-- PROVIDED DATA follows --

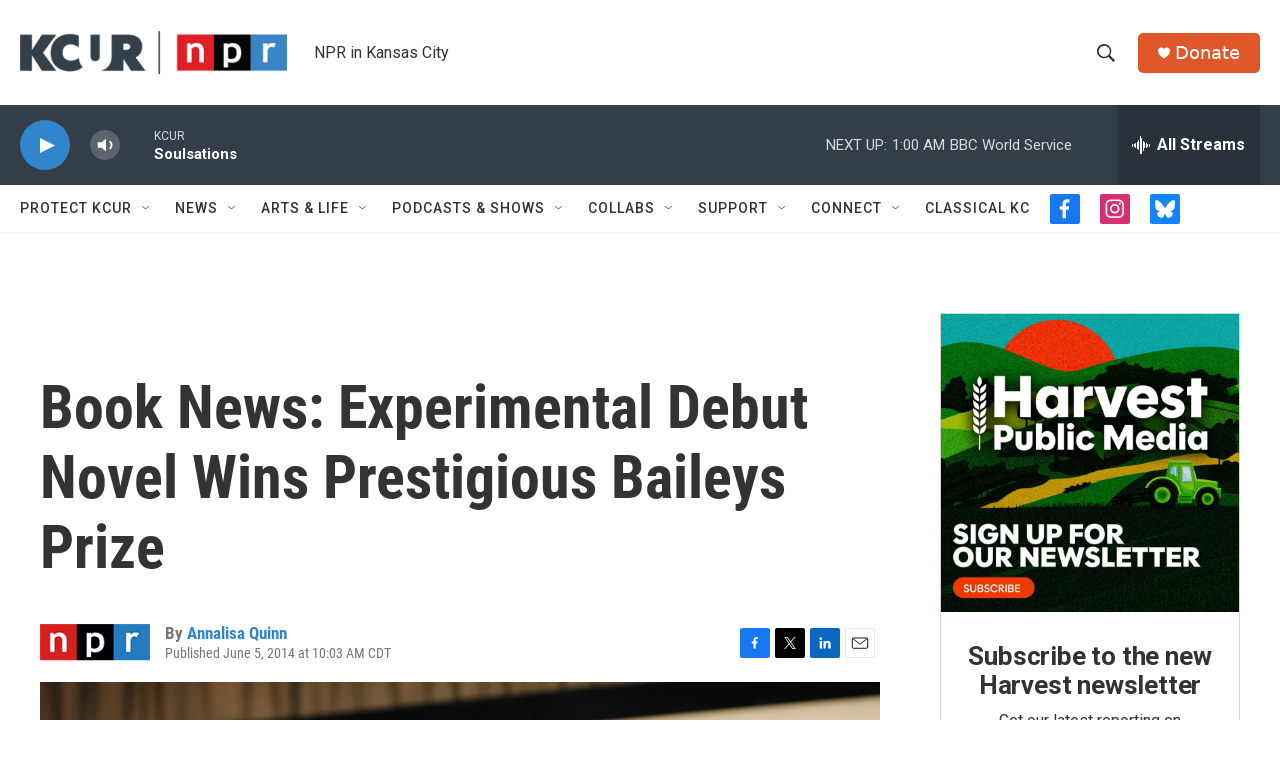

--- FILE ---
content_type: text/html; charset=utf-8
request_url: https://www.google.com/recaptcha/api2/aframe
body_size: 268
content:
<!DOCTYPE HTML><html><head><meta http-equiv="content-type" content="text/html; charset=UTF-8"></head><body><script nonce="6iSVnB2tXHIP2E3tsGcZJA">/** Anti-fraud and anti-abuse applications only. See google.com/recaptcha */ try{var clients={'sodar':'https://pagead2.googlesyndication.com/pagead/sodar?'};window.addEventListener("message",function(a){try{if(a.source===window.parent){var b=JSON.parse(a.data);var c=clients[b['id']];if(c){var d=document.createElement('img');d.src=c+b['params']+'&rc='+(localStorage.getItem("rc::a")?sessionStorage.getItem("rc::b"):"");window.document.body.appendChild(d);sessionStorage.setItem("rc::e",parseInt(sessionStorage.getItem("rc::e")||0)+1);localStorage.setItem("rc::h",'1768716450005');}}}catch(b){}});window.parent.postMessage("_grecaptcha_ready", "*");}catch(b){}</script></body></html>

-- PROVIDED DATA concluded --

_AIM OF THE EXERCISE_
Return every line from the records above that holds the word "text".

_FINISHED TASK_
content_type: text/html; charset=utf-8
<!DOCTYPE HTML><html><head><meta http-equiv="content-type" content="text/html; charset=UTF-8"></head><body><script nonce="6iSVnB2tXHIP2E3tsGcZJA">/** Anti-fraud and anti-abuse applications only. See google.com/recaptcha */ try{var clients={'sodar':'https://pagead2.googlesyndication.com/pagead/sodar?'};window.addEventListener("message",function(a){try{if(a.source===window.parent){var b=JSON.parse(a.data);var c=clients[b['id']];if(c){var d=document.createElement('img');d.src=c+b['params']+'&rc='+(localStorage.getItem("rc::a")?sessionStorage.getItem("rc::b"):"");window.document.body.appendChild(d);sessionStorage.setItem("rc::e",parseInt(sessionStorage.getItem("rc::e")||0)+1);localStorage.setItem("rc::h",'1768716450005');}}}catch(b){}});window.parent.postMessage("_grecaptcha_ready", "*");}catch(b){}</script></body></html>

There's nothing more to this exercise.